Spare us. Other countries do not have the problem of mass shootings. Other countries have far fewer problems with the mentally ill. Other countries have a fraction of the homelessness we do.

What are they doing differently? The exact same things you ignorantly claim "don't work".

People in other countries have far fewer barriers to getting help, and to the government ensuring they get helped even when they don't want to. Socialized healthcare means even the poorest, most desperate individuals can get treated for both physical and mental sickness. Advanced police training means officers responding to disturbances can better assess the needs of individuals and take actions to get them help - such as calling in psychiatric specialists. More robust social services mean that the known mentally ill get checked up on more frequently. Better labor laws mean that people who have workplace grievances have formal channels via which to seek redress, rather than the usual American scenario of being powerless. Stricter gun control laws mean that even when someone still manages to slip through the cracks in all other regards, they almost by definition will not have access to a firearm.

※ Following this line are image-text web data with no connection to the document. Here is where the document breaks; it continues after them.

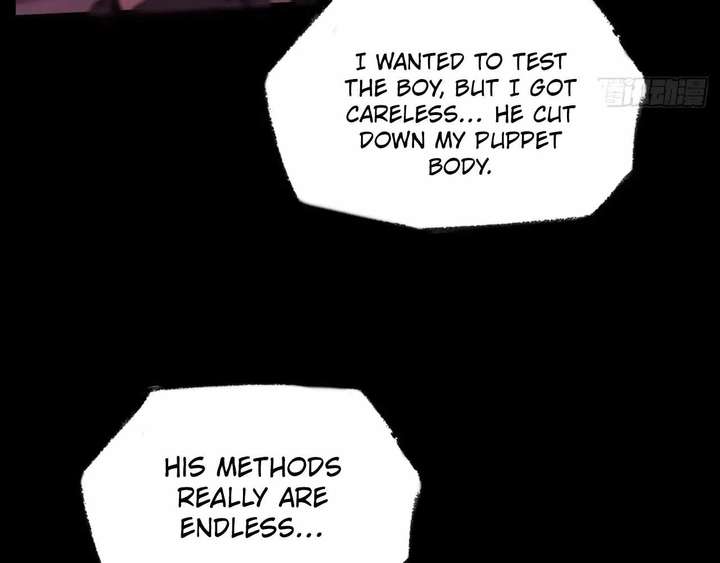 Sinister Immortal Path Chapter 65 - Page 61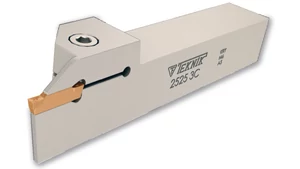 Leszúró esztergakés - 16x16 3C-R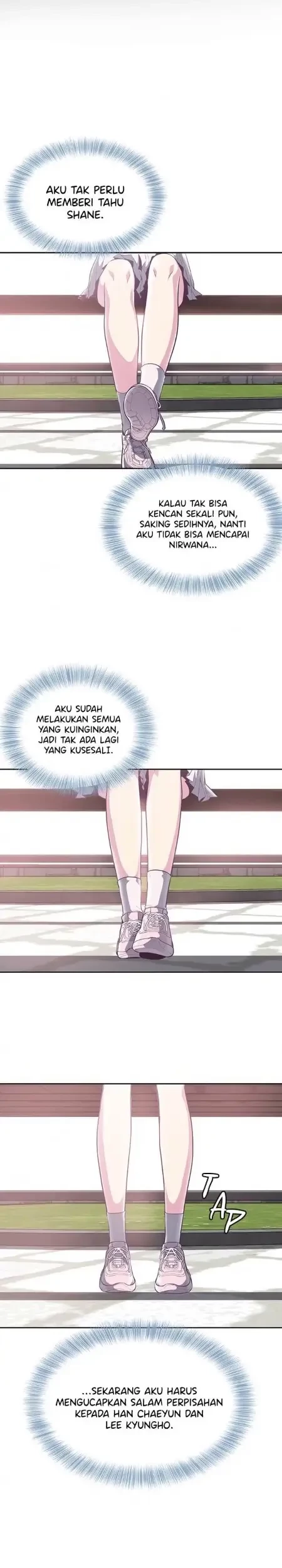 The Boy of Death Chapter 96 Gambar 50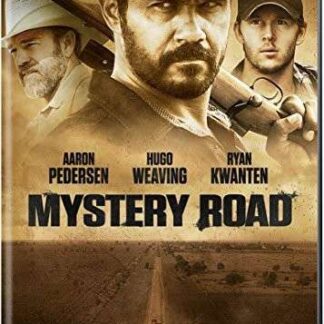 Mystery Road - Mystery Road DVD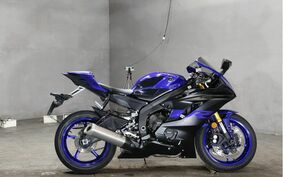 YAMAHA YZF-R6 2019 RJ271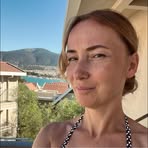 Anna Kobus - Facebook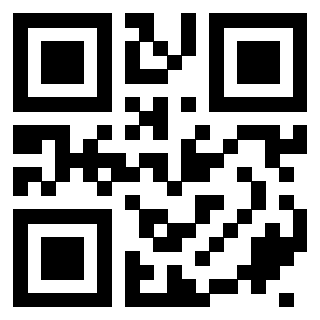 Immagine del QrCode di 3407104088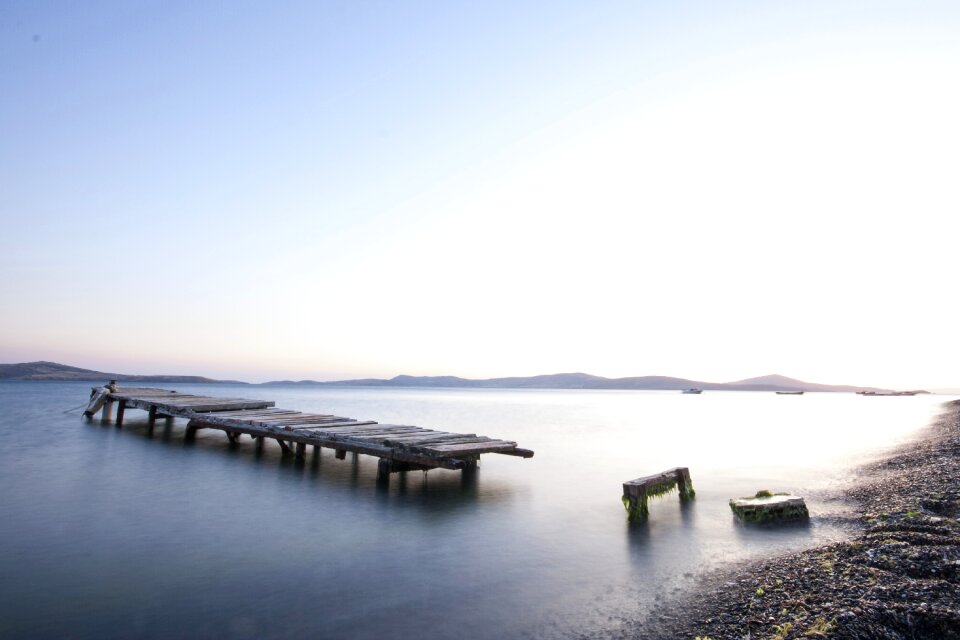 Marine nature background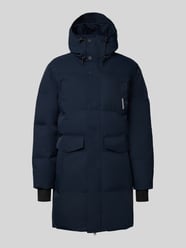 Steppjacke mit Zweiwege-Reißverschluss Modell 'Climate' von GOFRANCK - 2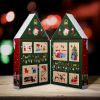 Adventskalender 2025 geopend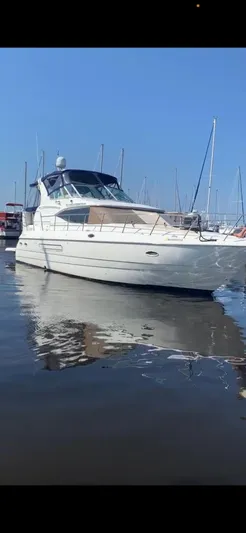 La Vita Bella Yacht Photos Pics 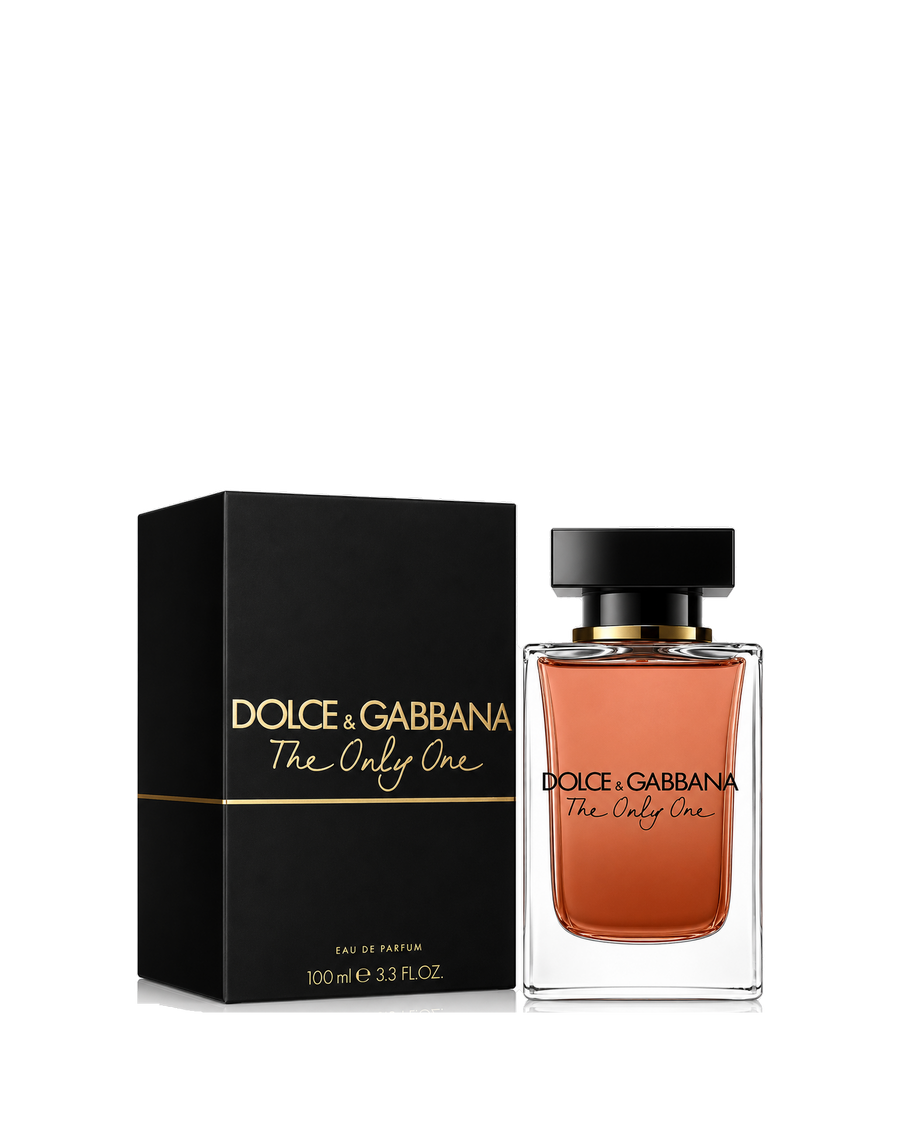 Dolce & Gabbana The Only One Eau de Parfum 3.4 oz / 100 ml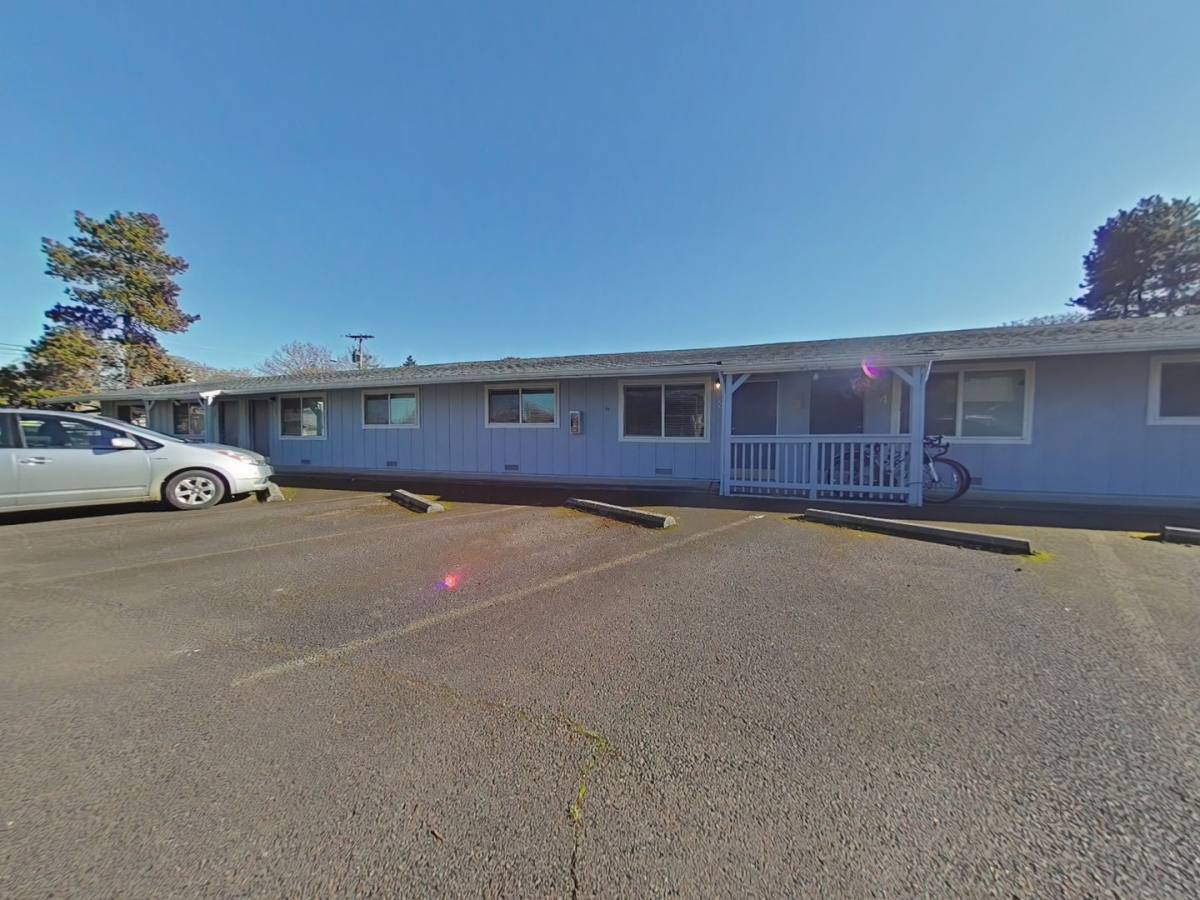 Apartment for rent at 2740 - 2750 SW Morris, Corvallis, OR 97333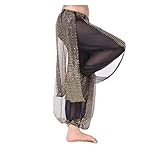 Accessoires : Complétez votre tenue de danse orientale avec des accessoires essentiels qui s'accordent parfaitement avec nos pantalons. Sublimez votre tenue avec des articles qui subliment votre allure et subliment votre performance.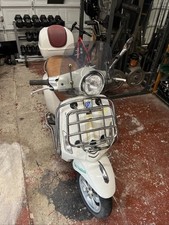 Vespa gts for sale  CAERNARFON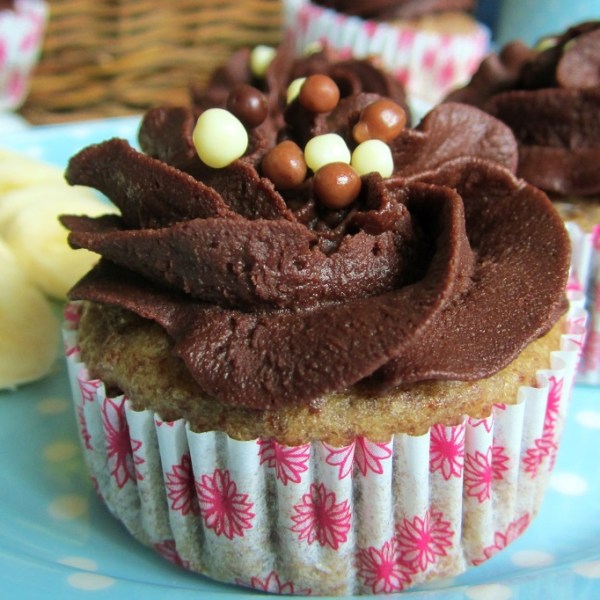 Schokoladencreme (Ganache)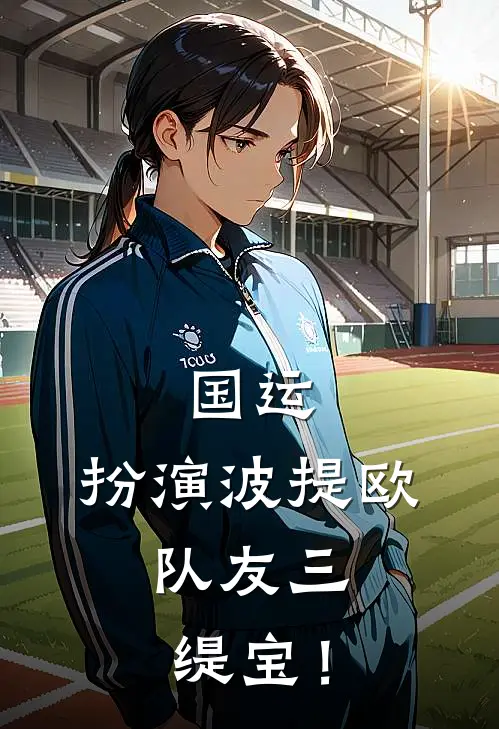 国运：扮演波提欧，队友三缇宝！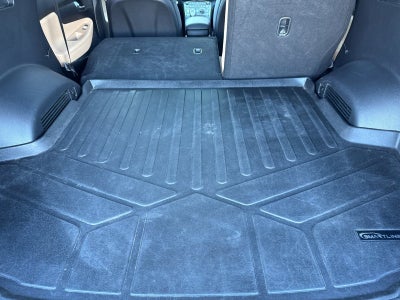 2021 Hyundai Santa Fe Calligraphy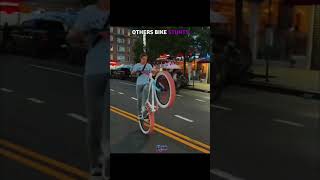 Crazy Bicycle Stunts 🚲🔥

We are the only affluent country that deals with this problem. We have mass shootings every single day of the year. Our rates of gun violence are on par with active war zones in third world countries. And yet people like you insist that every sensible suggestion anyone makes to help fix our problem "won't work" despite it clearly working in other countries.

Shove off.

Anonymous said...

And other countries have higher levels of homelessness, mental illness, drug addiction, alcoholism, and the like. Do some have less? Yes. Do some have more? Yes.
Maybe try dealing with some actual facts and numbers.

https://globalnews.ca/news/9357528/canada-homeless-encampments-housing-first-approach/
https://worldpopulationreview.com/country-rankings/depression-rates-by-country
https://worldpopulationreview.com/country-rankings/alcoholism-by-country
https://www.basicplanet.com/top-10-drug-addicted-countries-in-the-world-with-most-drug-use/
https://www.usnews.com/news/best-countries/articles/2016-09-14/the-10-most-depressed-countries
https://worldpopulationreview.com/country-rankings/homelessness-by-country

Shove off

Anonymous said...

https://www.washingtonpost.com/wp-srv/world/suiciderate.html

Why is the US suicide rate 10.1 while Socialized Medicine Countries That Know How To Deal With Mental Illness like Belgium is 18.4, Austria is 13.8, Finland is 16.5. Why aren't people getting help? I thought these countries ALL DO IT BETTER? Why is our Abysmal Mental Health System producing a suicide rate equivalent to Canada and Germany?

United States 10.1
Canada 10.2
Germany 10.3
Iceland 10.4
Norway 10.9
Slovak Republic 10.9
Sweden 11.1
Denmark 11.3
New Zealand 11.9
Czech Republic 12.7
Austria 13.8
Poland 13.8
France 14.6
Finland 16.5
Belgium 18.4
Japan 19.4
Hungary 21.0
South Korea 24.7

Anonymous said...

https://www.washingtonpost.com/wp-srv/world/suiciderate.html

G. Verloren said...

I love the bad faith shift from the topic of gun crime to the topic of suicide. We're done here.